§ **TASK TO CARRY OUT**
Every entry below must be retyped exactly, and the pictures must be left out.

§ **Image-text web data**
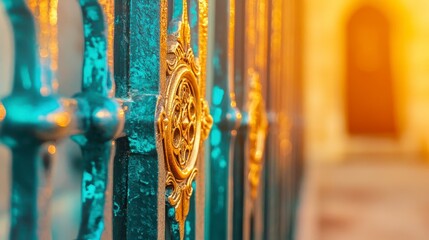 Ornate Teal Metal Fence with Gold Details and Warm Background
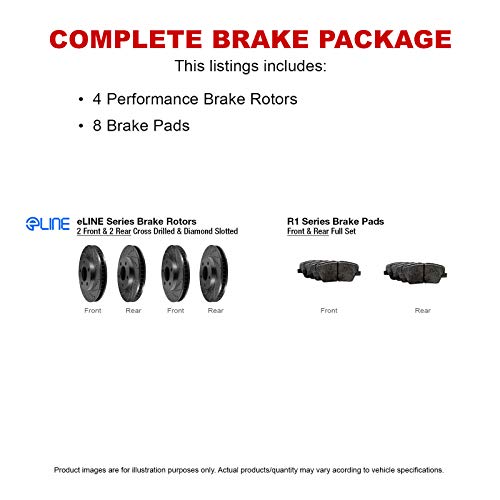 R1 Concepts Front Rear Brakes And Rotors Kit |Front Rear Brake Pads| Brake Rotors And Pads| Ceramic Brake Pads And Rotors - Cbc.63065.02 #TOP2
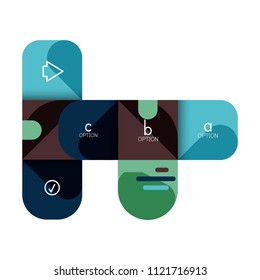 Infographics option and step by step in rounded squares, element of chart, graph, diagram with options, parts, processes. Vector business template for presentation or web info banner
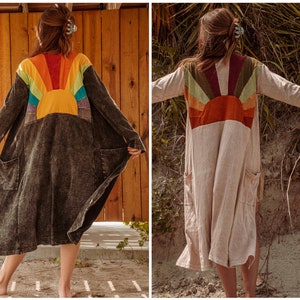 Hippie Bohemian Patchwork Sun Rainbow Pride Duster Kimono Cardigan, Earthy Sun Jacket, Colorful Festival Sweater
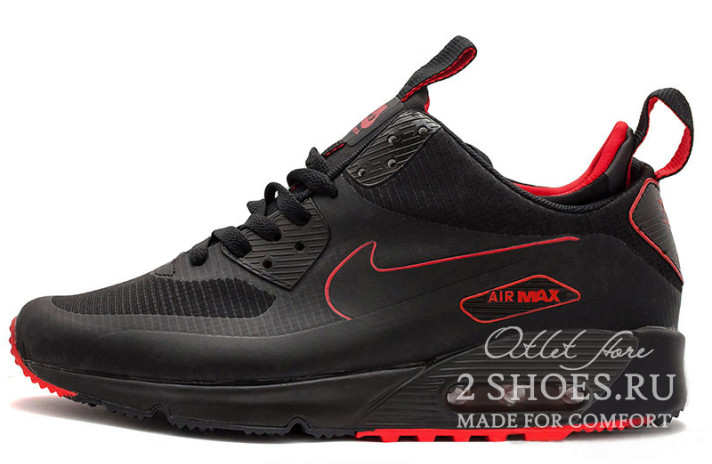 Кроссовки Nike Air Max 90 Mid Black Red  черные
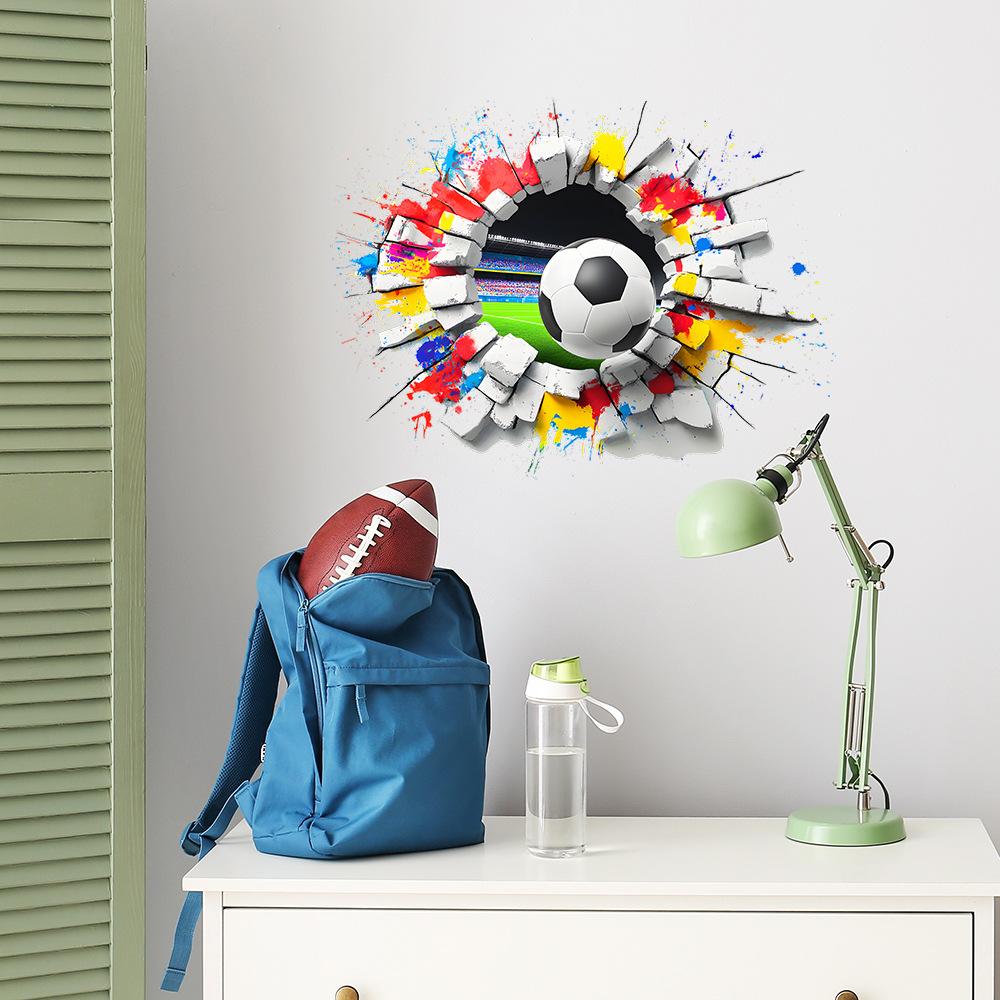 Personalized Broken Wall Football Bedroom Living Room Home Background Decoration Wall Sticker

§ **FINISHED EXERCISE**
 Ornate Teal Metal Fence with Gold Details and Warm Background
 R1 Concepts Front Rear Brakes And Rotors Kit |Front Rear Brake Pads| Brake Rotors And Pads| Ceramic Brake Pads And Rotors - Cbc.63065.02 #TOP2
 Infographics option and step by step in rounded squares, element of chart, graph, diagram with options, parts, processes. Vector business template for presentation or web info banner
 Hippie Bohemian Patchwork Sun Rainbow Pride Duster Kimono Cardigan, Earthy Sun Jacket, Colorful Festival Sweater
 Кроссовки Nike Air Max 90 Mid Black Red  черные
 Personalized Broken Wall Football Bedroom Living Room Home Background Decoration Wall Sticker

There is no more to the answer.